Tuesday, January 23, 2007

Ambivalence vs. Acceptance

I've been known to extol the benefits of ambivalence. Being unconcerned about what happens creates lower stress, healthier outlooks, and reduces the likelihood of unmet expectations. Ambivalence can be the way to go, especially when your goal is to be as unattached as possible.

Despite my praise for ambivalence, I'm very bad at practicing it. I remember the day in 5th grade where I decided I wasn't going to care so much. Unfortunately that just manifested itself in an unwillingness to express my emotions. Ironically, I still cared a lot, it was just that no one knew it. My pseudo-ambivalence actually led to more stress because I had all these emotions brewing inside with no outlet. I just wasn't wired for ambivalence. Doing my best has always been how I've gone about life, and resigning myself to less than that was unacceptable.

Today, however, I did realize that there was an alternative. Instead of ambivalence, I could practice acceptance. Usually, this word is used to describe relationships between people, but it doesn't have to be used that way.
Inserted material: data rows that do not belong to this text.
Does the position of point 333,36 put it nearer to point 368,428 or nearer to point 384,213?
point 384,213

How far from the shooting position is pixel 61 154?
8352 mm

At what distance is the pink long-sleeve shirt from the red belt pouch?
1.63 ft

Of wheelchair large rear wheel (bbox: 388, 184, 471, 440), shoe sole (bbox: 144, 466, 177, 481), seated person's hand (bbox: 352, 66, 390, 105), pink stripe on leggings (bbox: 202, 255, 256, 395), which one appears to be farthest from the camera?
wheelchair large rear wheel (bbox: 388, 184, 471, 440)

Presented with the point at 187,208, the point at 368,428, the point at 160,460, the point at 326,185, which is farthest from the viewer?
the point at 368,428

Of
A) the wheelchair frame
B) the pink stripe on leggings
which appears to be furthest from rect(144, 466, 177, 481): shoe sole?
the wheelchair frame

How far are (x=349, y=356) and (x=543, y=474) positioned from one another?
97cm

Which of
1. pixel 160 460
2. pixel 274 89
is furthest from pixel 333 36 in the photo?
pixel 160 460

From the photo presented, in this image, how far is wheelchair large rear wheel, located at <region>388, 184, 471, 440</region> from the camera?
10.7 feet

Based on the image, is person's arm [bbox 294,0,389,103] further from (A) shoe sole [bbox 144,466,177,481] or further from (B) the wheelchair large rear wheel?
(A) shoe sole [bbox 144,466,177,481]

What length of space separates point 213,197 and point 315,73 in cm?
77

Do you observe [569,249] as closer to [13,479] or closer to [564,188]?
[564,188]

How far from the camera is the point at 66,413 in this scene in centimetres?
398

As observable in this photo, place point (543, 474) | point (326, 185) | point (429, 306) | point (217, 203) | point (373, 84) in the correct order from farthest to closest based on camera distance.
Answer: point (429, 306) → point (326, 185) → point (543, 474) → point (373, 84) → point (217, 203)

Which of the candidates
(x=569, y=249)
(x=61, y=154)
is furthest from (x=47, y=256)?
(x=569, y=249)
It can also mean a willingness to consider those things in life that we can have an impact on and choosing to accept things outside of that circumference. Very few things in life are radically different as a result of our actions, so why worry about them? We can waste valuable time, energy and resources trying to change things for which we lack control, or we can accept that sometimes this is the way things are. It doesn't mean that we stop caring, it just means that we acknowledge that God hasn't willed us His throne. He's still on it, and the things that are in His hands, aren't in ours.

I'm confident that an attitude of acceptance breeds peace. It's why we can have confidence in God's repeated commandment to not fear. When we take things as they come, there's no place for anticipating despair. And that's the place I want to be.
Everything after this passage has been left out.